- **DISCOURS**:
-----
Commission européenne

[Seul le texte prononcé fait foi]

Michel BARNIER i

Membre de la Commission européenne, chargé du Marché intérieur et des Services

L’union bancaire, clé pour finir de stabiliser le secteur financier européen et renforcer son intégration

Conférence conjointe BCE - Commission européenne

Francfort, 28 avril 2014

Cher Benoît Coeuré,

Mesdames et Messieurs,

Je voudrais tout d'abord remercier la Banque centrale européenne, et son Vice-président, Vítor Constâncio, pour l'organisation de cette conférence conjointe.

Je me souviens de ma venue à Francfort, pour la précédente édition de cette conférence, il y a deux ans presque jour pour jour.

La situation était alors nettement moins favorable qu’aujourd’hui : la crise financière se faisait toujours sentir, certains prédisaient encore l’éclatement de la zone euro et le marché unique des services financiers était en voie de fragmentation :

  • La forte augmentation des spreads se traduisait par des écarts de coûts de financement au sein de l’Union pour les entreprises et les particuliers.
-----
- **EXTRAITS DE DONNÉES**:
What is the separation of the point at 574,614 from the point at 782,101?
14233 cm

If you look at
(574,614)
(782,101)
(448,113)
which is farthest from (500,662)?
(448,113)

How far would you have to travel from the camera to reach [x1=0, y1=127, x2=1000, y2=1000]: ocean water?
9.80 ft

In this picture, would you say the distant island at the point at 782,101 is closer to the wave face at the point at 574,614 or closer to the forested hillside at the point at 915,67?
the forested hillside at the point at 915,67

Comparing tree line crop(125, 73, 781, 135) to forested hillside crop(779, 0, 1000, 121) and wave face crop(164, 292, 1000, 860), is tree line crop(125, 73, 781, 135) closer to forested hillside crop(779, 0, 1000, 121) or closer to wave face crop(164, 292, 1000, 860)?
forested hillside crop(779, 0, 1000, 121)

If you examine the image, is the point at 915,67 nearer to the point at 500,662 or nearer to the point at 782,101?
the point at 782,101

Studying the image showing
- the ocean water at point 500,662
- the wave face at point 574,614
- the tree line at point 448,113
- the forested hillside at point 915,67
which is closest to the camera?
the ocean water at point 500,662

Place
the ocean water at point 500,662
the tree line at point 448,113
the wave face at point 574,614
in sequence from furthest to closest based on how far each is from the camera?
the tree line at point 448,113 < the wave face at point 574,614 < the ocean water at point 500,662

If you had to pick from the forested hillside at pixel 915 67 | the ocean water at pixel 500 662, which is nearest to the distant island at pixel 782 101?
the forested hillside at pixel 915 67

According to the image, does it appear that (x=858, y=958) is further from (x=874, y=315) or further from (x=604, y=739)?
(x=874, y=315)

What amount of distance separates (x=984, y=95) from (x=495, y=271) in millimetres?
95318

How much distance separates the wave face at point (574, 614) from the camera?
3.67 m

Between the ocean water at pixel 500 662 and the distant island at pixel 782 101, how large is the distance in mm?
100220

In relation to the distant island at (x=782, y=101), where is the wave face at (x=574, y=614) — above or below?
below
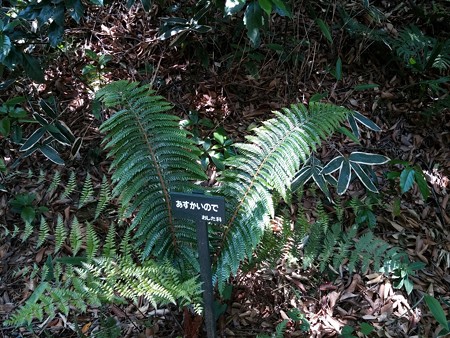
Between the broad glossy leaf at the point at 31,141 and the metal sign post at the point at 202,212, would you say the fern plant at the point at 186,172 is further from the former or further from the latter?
the broad glossy leaf at the point at 31,141

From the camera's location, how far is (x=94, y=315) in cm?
241

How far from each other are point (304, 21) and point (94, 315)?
2.56 meters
-----
- **TÂCHES À RÉALISER**:
A. Dans le discours sur l'union bancaire, qui l'orateur remercie-t-il pour l'organisation de la conférence conjointe ?
B. Veuillez prolonger le discours sur l'union bancaire en reprenant juste après son dernier paragraphe.
Ces données proviennent d'une source distincte du discours.

- **RÉPONSES ATTENDUES**:
A. La Banque centrale européenne et son vice-président, Vítor Constâncio.

B.
  • Et les banques réduisaient leur exposition aux dettes des autres Etats membres en recentrant leur activité, notamment de prêts, sur leur marché national.

Deux ans plus tard, le contexte macroéconomique s’est amélioré. Les mesures courageuses que nous avons prises au niveau national et européen pour réguler le secteur financier, assainir nos finances publiques et réformer notre gouvernance portent leurs fruits :

  • Un redressement impressionnant a été mené dans des pays comme l’Irlande et l’Espagne, ce qui a ramené la confiance des investisseurs. En Espagne, le niveau du spread est passé de plus de 600 points de base en juillet 2012 à moins de 160 la semaine dernière.
  • La Grèce est revenue sur les marchés le 10 avril dernier.
  • L’Italie a renoué avec la croissance après deux années de récession et l’année 2014 devrait marquer le retour de l’Europe à une croissance positive.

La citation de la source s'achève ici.